FC Barcelona is regarded as one of the most successful and iconic football clubs in the world and has a rich history of enormous success on the football pitch. It has also claimed some of the best footballers in history such as Ronaldinho, Johan Cruyff and Lionel Messi.
With such an impressive past, it is perhaps easy for some remarkable pieces of the club's history to go under the radar. One such example which doesn’t get the attention it deserves is the amazing story of the Irishman, Patrick O’Connell, who many claim to be the man who saved FC Barcelona.
Born in Drumcondra, Dublin in 1887, O’Connell enjoyed a very successful playing and managerial career.
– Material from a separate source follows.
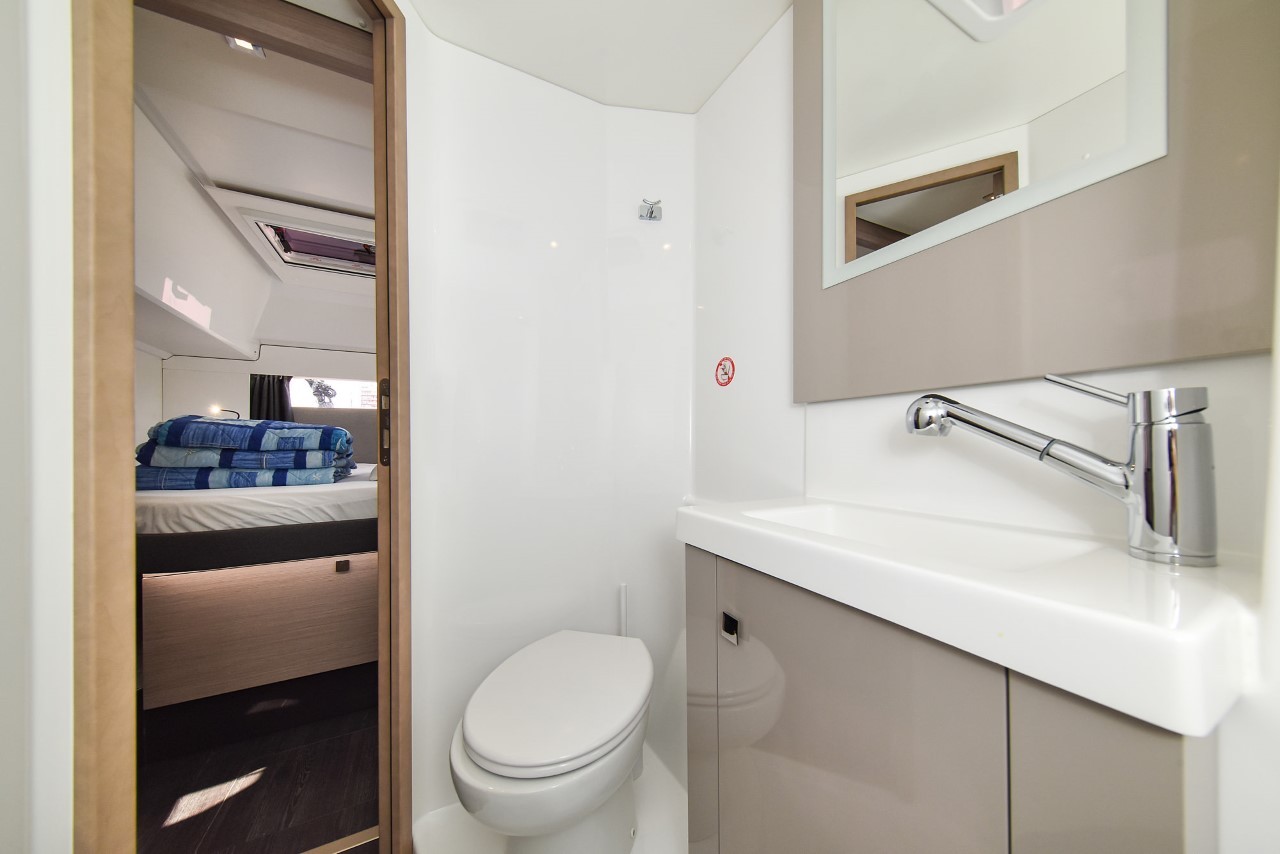 Fountaine Pajot Astrea 42, Le Bart | Yacht Charter Croatia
After leaving Ireland to play in England, he enjoyed spells at Sheffield Wednesday, Hull City and even captained another major club, Manchester United.
It was football management which brought O’Connell to Spain first managing Racing Santander before taking over at Real Oviedo and subsequently Real Betis. He enjoyed enormous success at Betis and helped the side win their only-ever La Liga title in 1935.
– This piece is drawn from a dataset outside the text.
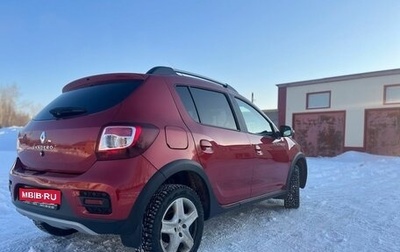 Renault Sandero II рестайлинг, 2018 год, 1 100 000 рублей, 1 фотография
The victory caught the eye of the Catalan giants who appointed O’Connell the following year. Not long into his position, the situation in Spain was rocked by the outbreak of the Spanish civil war.
Barcelona was a Republican stronghold at the time and the city strongly opposed Francisco Franco’s fascist regime. The war also crippled the finances of the football club and threatened its very existence.
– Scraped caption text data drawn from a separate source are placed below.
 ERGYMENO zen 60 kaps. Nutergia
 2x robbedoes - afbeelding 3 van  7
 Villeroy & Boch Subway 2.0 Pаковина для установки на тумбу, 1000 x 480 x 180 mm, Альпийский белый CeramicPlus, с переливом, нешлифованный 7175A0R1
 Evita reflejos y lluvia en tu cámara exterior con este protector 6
To avoid financial ruin, O’Connell toured the United States and Mexico, playing matches and raising funds to save the club. Nathan Mannion from the Irish Emigration Museum, has studied O'Connell's story in great detail.
He told the Irish Central that “The club had significant debts before they left, so they toured the US and Mexico and played some exhibition matches there. They managed to raise about $12,900, a significant amount that covered their debts. They kept the money in a French bank account for safety purposes.”
While not all the players ended up returning to Barcelona, O’Connell did and ensured the club got the proceeds of the tour. He also continued to manage the side during the civil war.
After managing more sides in Spain, he returned to London in 1949 and died in 1959 having never truly gotten the recognition for his achievements. The story has gone somewhat under the radar in both Irish and Barcelona football histories but it is a frightening thought about what football could have been like without the intervention and determination of O’Connell and his Barcelona side.